By Silvia Moreno-Garcia
Welcome to another edition of “Summer of Unknown Writers”, where Innsmouth Free Press explores those books, stories and writers that time forgot.
Mary Elizabeth Counselman was born in 1911, grew up on a plantation and began writing at a young age. Her name probably does not strike instant recognition in most readers of horror fiction. But she published extensively, including 30 stories in Weird Tales (Allison V. Harding, another regular staple at this magazine, might have been be more prolific, but Counselman sure was popular). Her short story, “The Three Marked Pennies” (1934), has been reprinted very often and is rumoured to be the second-most-popular story published in the magazine; it certainly generated a flurry of letters. Her stories were collected as Half in Shadow in 1978. No recent collections of her work have appeared, which means you’ll have to look in several places if you want to read her work. Luckily, she’s easier to find than Grey La Spina, owing to frequent reprints in all sorts of anthologies. Still, it takes a bit of detective work to pull some Counselman from the stacks.
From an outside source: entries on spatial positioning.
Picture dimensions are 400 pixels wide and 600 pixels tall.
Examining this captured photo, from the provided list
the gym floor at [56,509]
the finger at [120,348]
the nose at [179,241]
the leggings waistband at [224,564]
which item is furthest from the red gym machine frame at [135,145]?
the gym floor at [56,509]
Counselman was from Alabama and many of her stories take advantage of her knowledge of the area, often using a rural setting. One exception is “The Accursed Isle” (anthologized in Weird Tales: Seven Decades of Terror, and originally published in Weird Tales in 1933), about a group of men who land on a tiny island after surviving the sinking of a ship. One morning, they discover something tore one of the survivors’ throats in the middle of the night. The incident is repeated until there are only two men left. It is one of her least-effective tales for this reason. Counselman’s knack was for building slow tales set in the southern United States, where the horror brewed beneath the surface.
A more effective example is “The Shot Tower Ghost” (Weird Tales, 1949), which can be found in Civil War Ghosts. A woman remembers a day, many years ago, when her handsome cousin came to visit her family. A skeptic, he did not believe in the tales of the “tower ghost” they told him. To teach him a lesson, the woman and her family members decided to stage a fake haunting. It’s a nice story, even if the ending is predictable (the family encounters Mark after they’ve played the prank on him; they do not realize he has died in a riding accident, thus they have met a real ghost). The story succeeds because of its atmosphere, and the feeling that you’ve heard this kind of tale before does not affect the resolution: the familiarity adds charm.
Another Southern story, this one of magic and superstition, takes place in “Seventh Sister”. Anthologized in Tales of the Dead and Treasury of American Horror Stories, it’s the sad tale of a poor, albino African-American girl living in a rural environment. By virtue of being born a seventh child, and due to her odd colouring, she is feared and believed to be a witch. When someone tells you all the time that you are a witch, you’re bound to believe it, with tragic consequences. This is my favourite Counselman story due to its atmosphere, the child steeped in superstition and the overall sadness.
“Parasite Mansion”, published in Weird Tales in 1942, follows a professor of abnormal psychology as she tries to figure out if a house is haunted by a poltergeist. It’s not really a good story (too much Scooby Doo), but it was adapted for the 60s television series Thriller, and I’ve heard the adaptation is actually very good, taking all the atmospheric details and losing some of the bad stuff.
“The Monkey Spoons” (Weird Tales, 1950) concerns three young people who decide to buy three monkey spoons – Dutch spoons presented at funerals – from an antiquarian. Soon, their names have mysteriously appeared on each spoon, foretelling the date of their death. Some elements are over the top (a creepy, hunchback antiquarian!), and the characters are way too thick to understand they’ve been cursed, but it’s a decent example of American Gothic and American Gothic is what Counselman excelled at.
As you may have noticed if you clicked any of the links above, all of the anthologies I’ve mentioned are pretty old. Counselman seems to have slowly but steadily disappeared from bookshelves, another unknown writer who once was a household name.